There’s a difference between a legacy artist and a currently working artist, for the most part. I look at an album like an art exhibit, it’s like a solo show. You have different works that you’ve created, song one through song 12 is like painting one through painting 12, sculpture one through sculpture 12, whatever the fuck you want to call it, right? And then you present them all, you put them on the wall, and people gawk at it. That’s the point of an art show.

Now, when you see art on the wall, it’s [coming with] two to three things at the most. It has an artist’s name, the name of the piece, when it was created. If they dead, it has when they were born and when they died. Some things have explanation. Most things don’t.

So my question would be: Why, in music, is there a need for the artist to explain? I don’t know the answer to those questions; when you walk up to a canvas, you just start painting. You might have a general idea of the colors, of the composition, but certain things come as the process goes. So I don’t ever think into anything that deep. I never say, “I’m gonna say this specific thing right here, but this is my plight.” I don’t got a plight. That’s not my type of shit, so it don’t really mean much.

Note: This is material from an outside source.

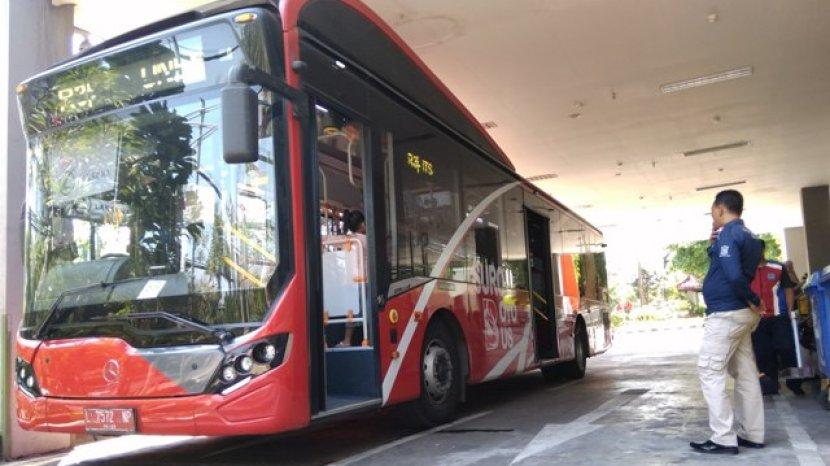Keliling Surabaya Gratis Dengan Suroboyo Bus, Syarat Hanya Bawa Botol Plastik Bekas Air Mineral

So that line you mentioned is a question. It’s not for me to answer. I’m asking, “How am I supposed to have a good time when death and destruction is all I see?” If I knew the answer, I wouldn’t ask the question. It’s not a struggle to me, as it might be to most people. I have no problem with... I won’t say I have no problem, but the surrounding elements of the environment and the world don’t bother me. I never think about stuff, honestly.

Never?

No.

That seems false based on everything that is in your music, and every interview you’ve done.

The honest-to-God truth is that the things I say in my music might seem reflective of current times, but I have never went outside of me, my home, and my homies. It’s not a bigger picture, it’s just a scene.

But you and your homies are the bigger picture.

Not to me. What I’m saying is: We walked across the street yesterday. That’s the statement, because that’s the actual. Now, what is it about? Are you leaving? Are you trying to reach your destination? Is there a fear? Is there doubt? Are you traveling alone? There are things that can go into that and further define it, but nine times out of 10, nigga was probably just walking across the street.

“Why did the chicken cross the road?” Does it really ever fucking matter? The fact that it happened is the conversation, but it’s not really up to me, necessarily, to answer those questions. It’s up to the listener to sit and dissect the music and figure it out for themselves, because that’s fire shit.

Do you think you could have a second career after this as a commentator, a la Joe Budden?

No, I’m cool. I ain’t trying to talk no more.

A lot of people want you to talk.

People want a lot of things. I don’t care what people want.

They are certain things that people usually want you to talk about. The interview that introduced me to you was on ESPN’s “Highly Questionable,” and you seemed to want to talk about sports during that conversation...

And they was talking to me about being a gang banger? It happens every time: “I heard you just put out an album, but what’s it like to be in a street gang?” Which goes back to what I said—when is it ever about the music?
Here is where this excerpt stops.